La lutte contre les inégalités et l'accès équitable aux biens communs nécessite également de repenser la stratégie de transition énergétique. Les scientifiques, qui ont réussi à combiner écologie et croissance, protection des ressources naturelles et développement, nous ont appris que la seule véritable transition écologique repose sur la reconnaissance d'un principe fondamental : l'énergie doit être produite le plus près possible du lieu où elle sera utilisée.
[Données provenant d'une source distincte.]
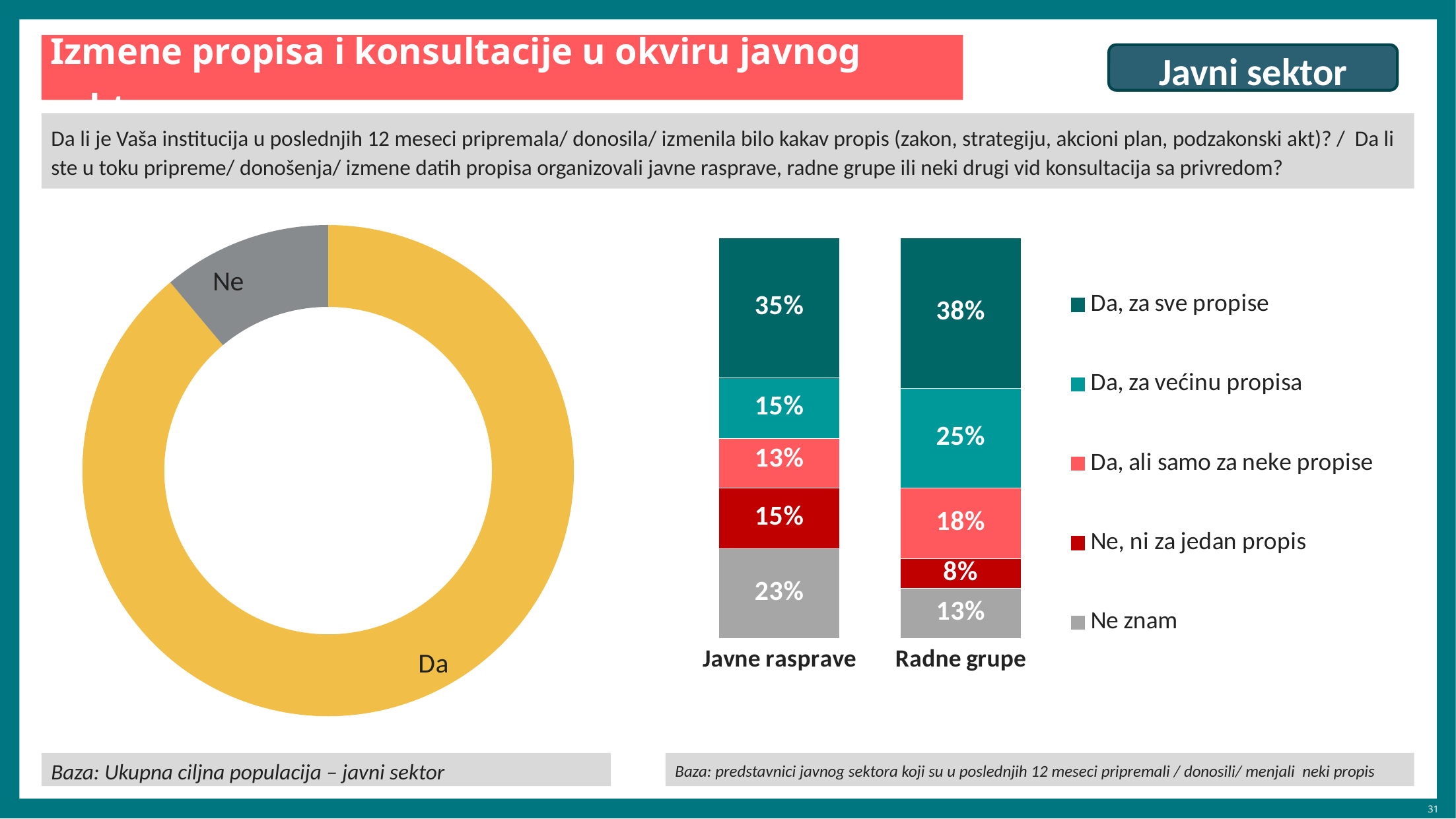
In the stacked bar chart on the right, which bar has the larger value for 'Ne znam': 'Javne rasprave' or 'Radne grupe'? Javne rasprave What kind of chart is shown on the left of the slide? Donut (pie) chart In the stacked bar chart on the right, what is the value for 'Ne, ni za jedan propis' in the 'Radne grupe' bar? 8% How many bars are in the stacked bar chart on the right? 2 In the stacked bar chart on the right, which segment is the largest in the 'Javne rasprave' bar? Da, za sve propise In the stacked bar chart on the right, what is the difference between 'Da, za većinu propisa' for 'Radne grupe' and for 'Javne rasprave'? 10% In the donut chart on the left, which slice is larger: 'Da' or 'Ne'? Da In the stacked bar chart on the right, what is the value for 'Da, za većinu propisa' in the 'Javne rasprave' bar? 15% In the stacked bar chart on the right, which segment is the smallest in the 'Radne grupe' bar? Ne, ni za jedan propis How many series does the legend of the stacked bar chart on the right list? 5 In the stacked bar chart on the right, what is the value for 'Da, za sve propise' in the 'Radne grupe' bar? 38% In the stacked bar chart on the right, what is the value for 'Ne znam' in the 'Javne rasprave' bar? 23%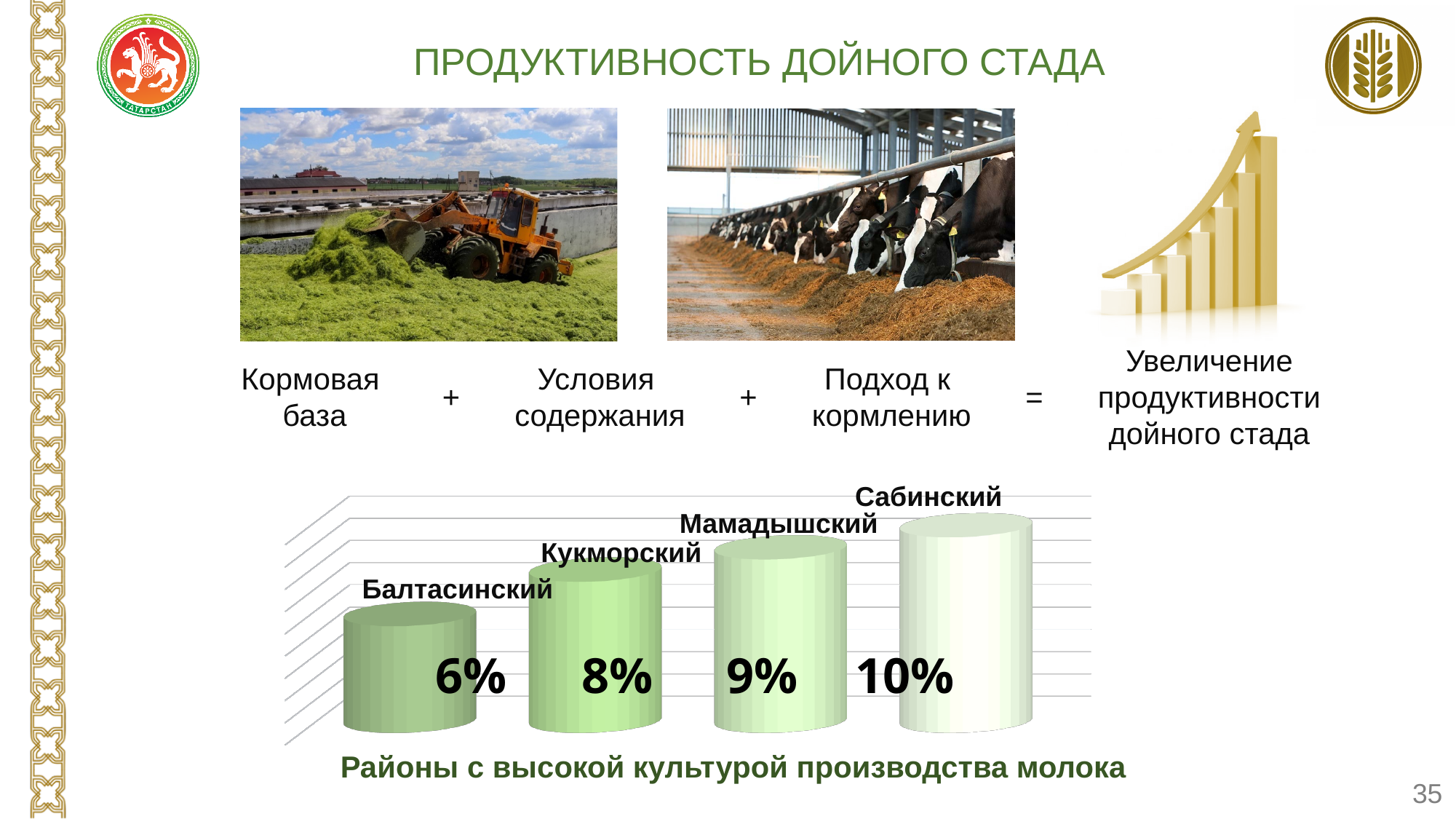
What is the caption printed below the chart? Районы с высокой культурой производства молока Which district has the highest value in the chart? Сабинский What is the value shown for Мамадышский? 9% What is the value shown for Балтасинский? 6% What is the value shown for Кукморский? 8% Which is larger, the value for Кукморский or the value for Мамадышский? Мамадышский What kind of chart is shown at the bottom of the slide? Bar chart What is the value shown for Сабинский? 10% How many districts are shown in the chart? 4 What is the difference between the values for Сабинский and Балтасинский? 4% What is the difference between the values for Мамадышский and Кукморский? 1% Which district has the lowest value in the chart? Балтасинский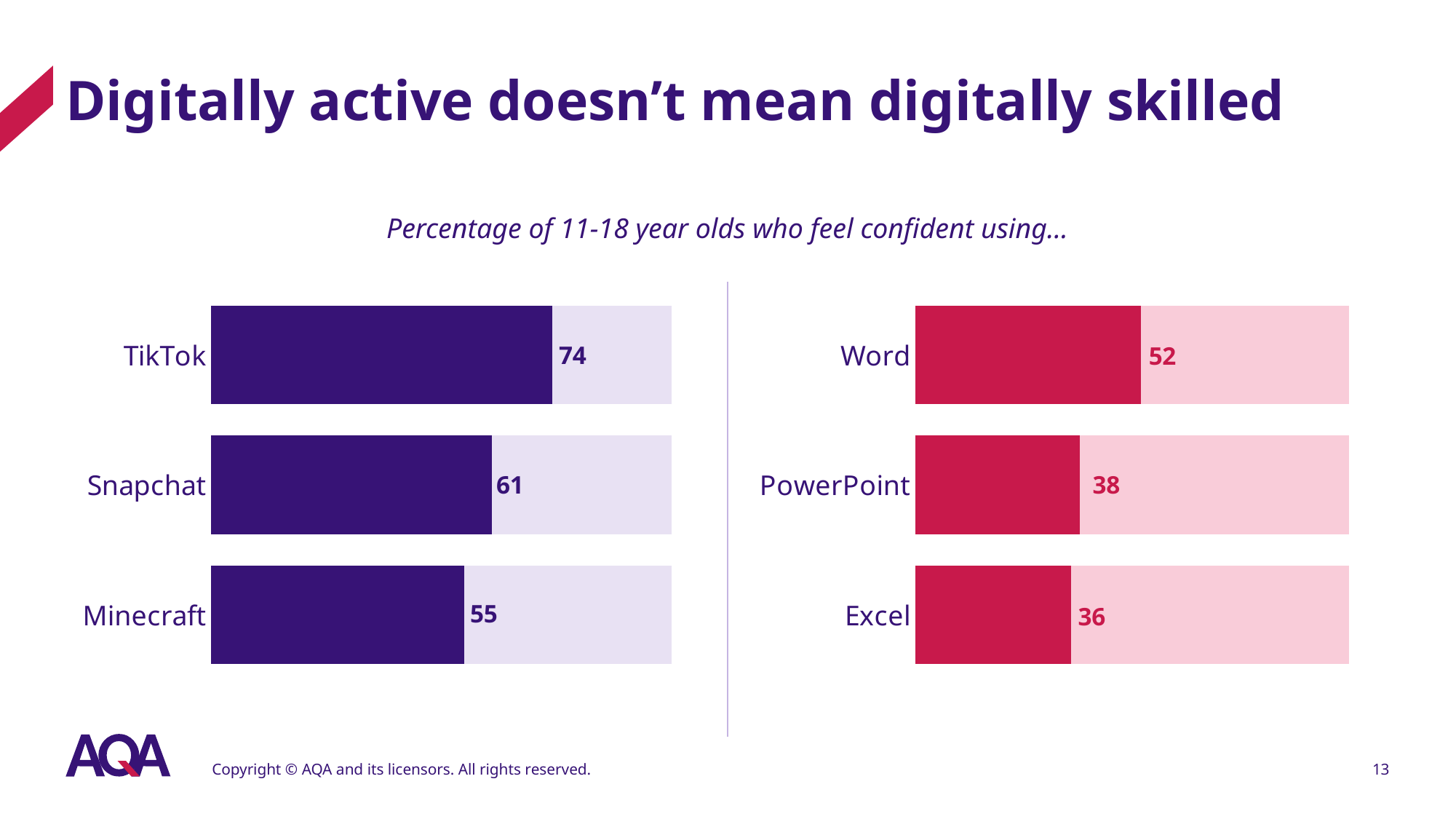
In the right chart, what is the value for PowerPoint? 38 In the left chart, what is the difference between the values for TikTok and Snapchat? 13 In the right chart, which category has the highest value? Word In the left chart, what is the value for Minecraft? 55 What kind of chart is the left chart? Bar chart In the right chart, which category has the lowest value? Excel In the right chart, what is the difference between the values for Word and Excel? 16 What is the subtitle shown above the two charts? Percentage of 11-18 year olds who feel confident using… Which is larger: the value for Snapchat in the left chart or the value for Word in the right chart? Snapchat In the left chart, which category has the lowest value? Minecraft How many categories are shown in the right chart? 3 In the left chart, what is the value for TikTok? 74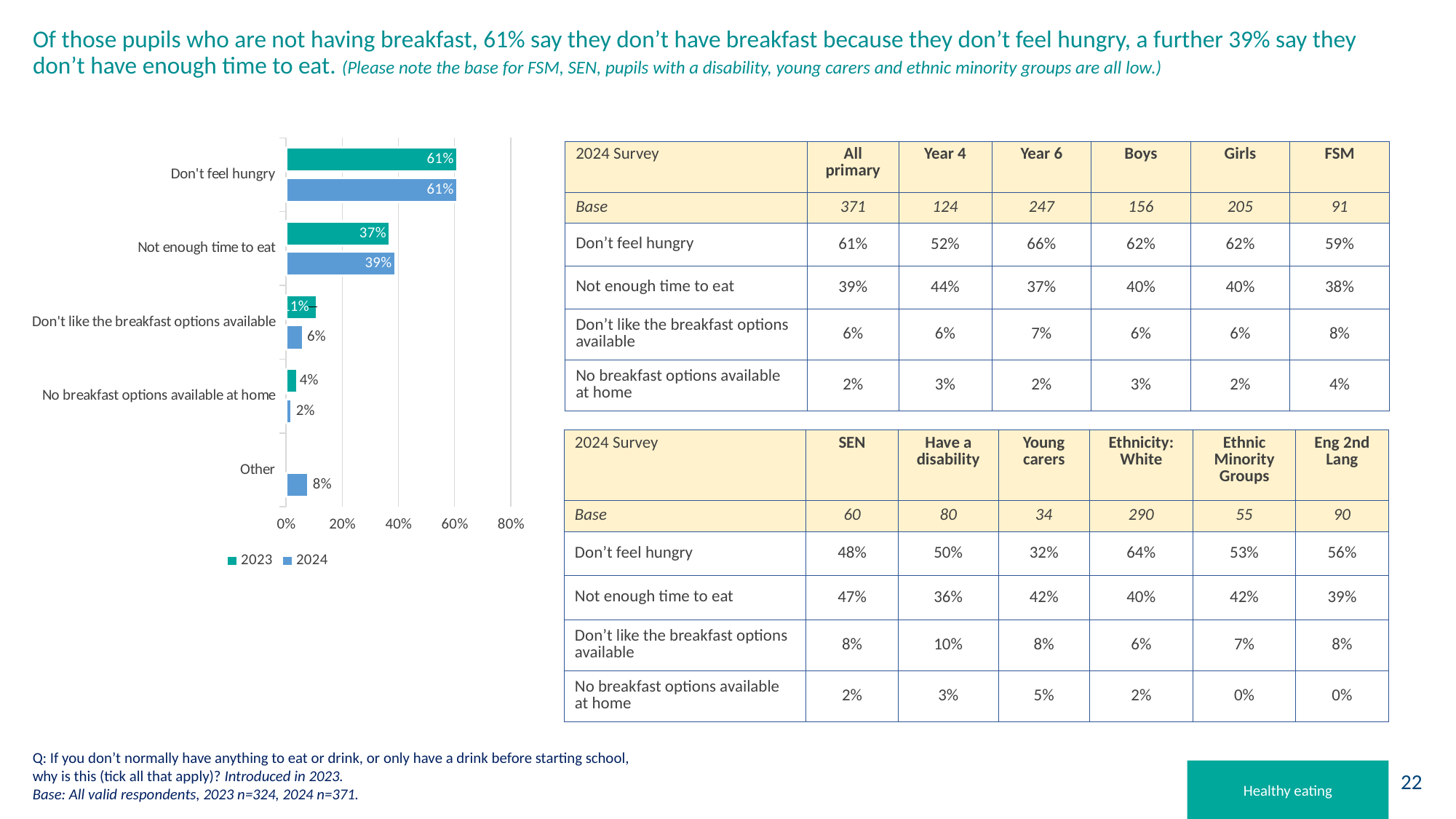
What kind of chart is shown on the left of the slide? bar chart What is the 2024 value for 'Not enough time to eat' in the chart? 39% What is the 2023 value for 'Not enough time to eat' in the chart? 37% How many series does the chart legend list? 2 Which category has the highest 2024 value in the chart? Don't feel hungry How many categories are shown on the chart's vertical axis? 5 What is the 2024 value for 'Don't feel hungry' in the chart? 61% What is the 2024 value for 'Other' in the chart? 8% Which colour represents the 2024 series in the chart? blue What is the 2023 value for 'No breakfast options available at home' in the chart? 4% What is the difference between the 2024 and 2023 values for 'Not enough time to eat'? 2% For 'No breakfast options available at home', which year has the larger value, 2023 or 2024? 2023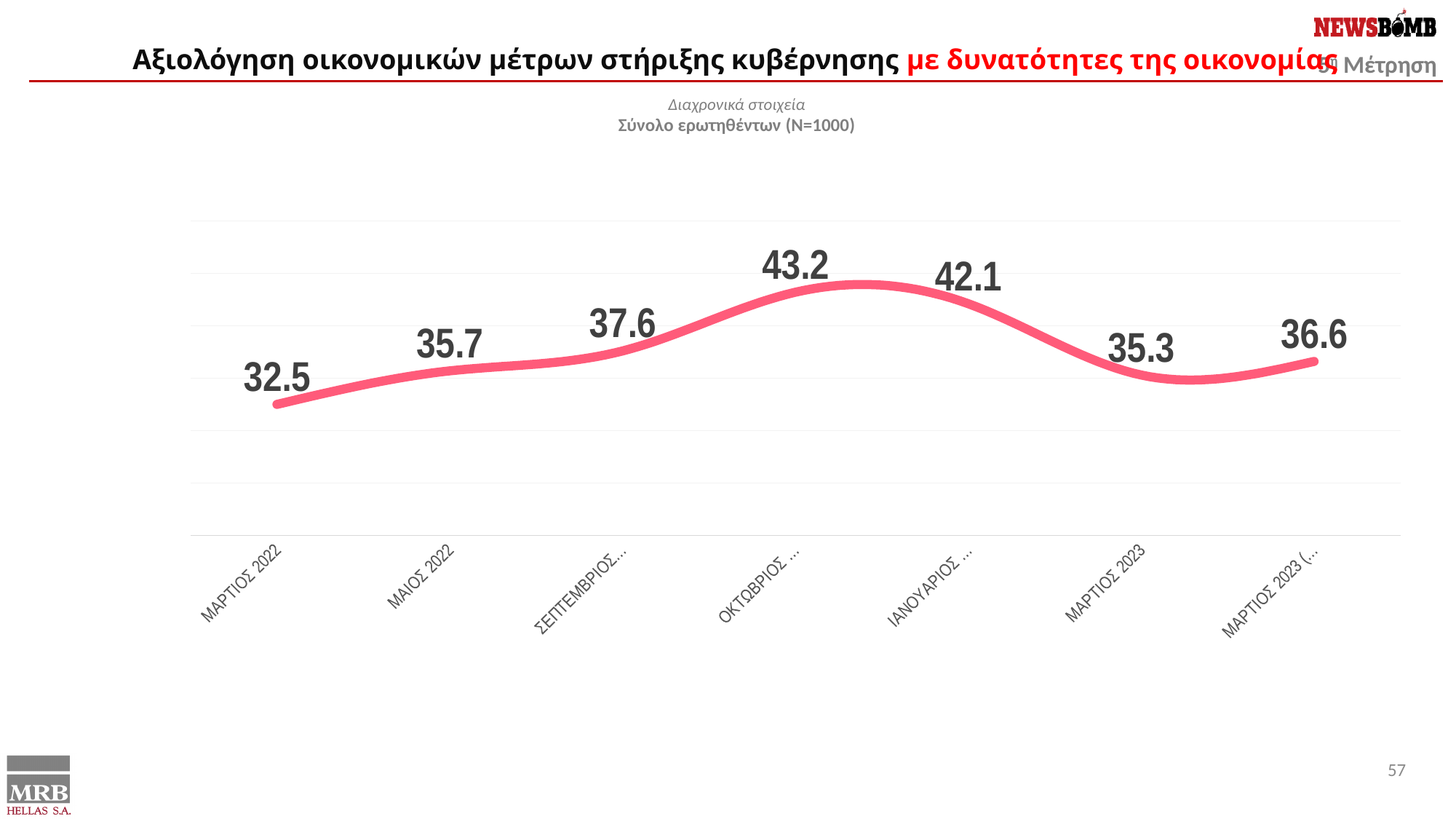
What is the value of the last (rightmost) point on the line? 36.6 What is the value for the ΙΑΝΟΥΑΡΙΟΣ point? 42.1 Which point on the line has the highest value? ΟΚΤΩΒΡΙΟΣ Does the line rise or fall between the ΙΑΝΟΥΑΡΙΟΣ point and the first ΜΑΡΤΙΟΣ 2023 point? Fall How many data points are plotted on the line? 7 What is the value for the ΟΚΤΩΒΡΙΟΣ point? 43.2 What is the value for ΜΑΡΤΙΟΣ 2022? 32.5 What is the value for ΜΑΙΟΣ 2022? 35.7 What kind of chart is shown on the slide? Line chart Which is larger, the value for ΜΑΙΟΣ 2022 or the value for the ΣΕΠΤΕΜΒΡΙΟΣ point? ΣΕΠΤΕΜΒΡΙΟΣ Which point on the line has the lowest value? ΜΑΡΤΙΟΣ 2022 What is the difference between the ΟΚΤΩΒΡΙΟΣ value and the ΜΑΡΤΙΟΣ 2022 value? 10.7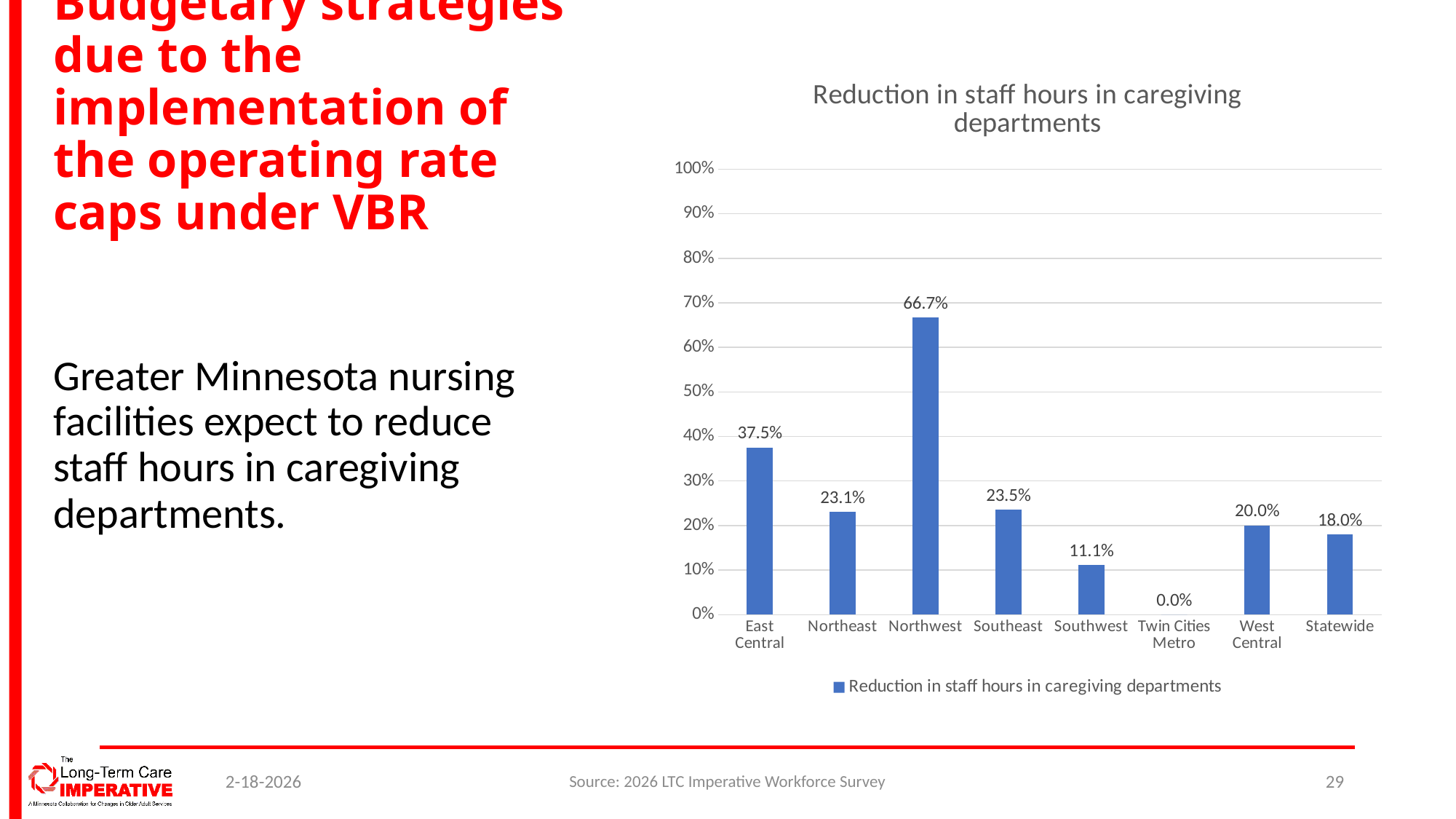
Which region has the lowest value in the chart? Twin Cities Metro What is the title of the chart? Reduction in staff hours in caregiving departments How many categories are shown on the x axis? 8 Which is larger, the value for Southeast or the value for Southwest? Southeast What is the difference between the Northwest and East Central values? 29.2% Is the value for West Central greater or less than 30%? less What is the value for East Central? 37.5% What kind of chart is shown on the slide? bar chart Which region has the highest reduction in staff hours in caregiving departments? Northwest What is the value for Twin Cities Metro? 0.0% What is the Statewide value? 18.0% What is the value for Northwest in the chart? 66.7%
À cela, il faut ajouter que la production d'énergie doit être associée à la santé des communautés, avec la minimisation de la production de déchets, que la source d'énergie la moins chère pour nous est le soleil et que l'utilisation efficace des ressources disponibles exige que la chaleur provienne de l'énergie thermique et non de l'électricité.
Donc, il faut encourager les communautés énergétiques ainsi que l'auto-consommation individuelle.
La révolution "verte" doit également être démocratique, équitable, respectueuse des corps et des différences entre les êtres vivants.
Comment étayer ces propos par des projets véritablement durables ? Chaque maison devra être restructurée ou construite pour atteindre une consommation zéro et contenir les équipements permettant de produire de l'énergie de manière rationnelle ; il est nécessaire de financer la recherche sur la réalisation de matériaux de construction à partir de déchets, mieux s'ils sont organiques. Il est nécessaire de donner une place centrale à la vie et de repenser cette composante en termes d'égalité d'accès à l'eau potable, à un territoire sain, vivant et sûr, pour sauvegarder les habitats qui garantissent le maintien de la biodiversité terrestre et aquatique. En bref, pour être définie comme telle, la révolution "verte" doit également être démocratique, équitable, respectueuse des corps et des différences entre les êtres vivants. Elle doit confronter le concept d'entropie et le concept de limite : plus le nombre de transformations qu'un système subit pour passer d'un état initial à un état final est grand, plus ce passage implique un gaspillage de ressources.
Une véritable révolution écologique doit partir de ces principes et soutenir et encourager les petites communautés dans la recherche de pratiques d'autosuffisance, de réduction de la consommation, d'utilisation rationnelle de l'énergie et des ressources non renouvelables. Elle doit favoriser des réseaux de transport d'énergie courts, des chaînes de production courtes ; elle doit soutenir les cycles de vie de la terre plutôt que de s'y opposer ; elle doit lutter contre les sécheresses et les inondations en augmentant la capacité d'auto-régénération de la terre, en protégeant la perméabilité du sol, le pouvoir des plantes de réduire le réchauffement climatique, la biodiversité naturelle des écosystèmes.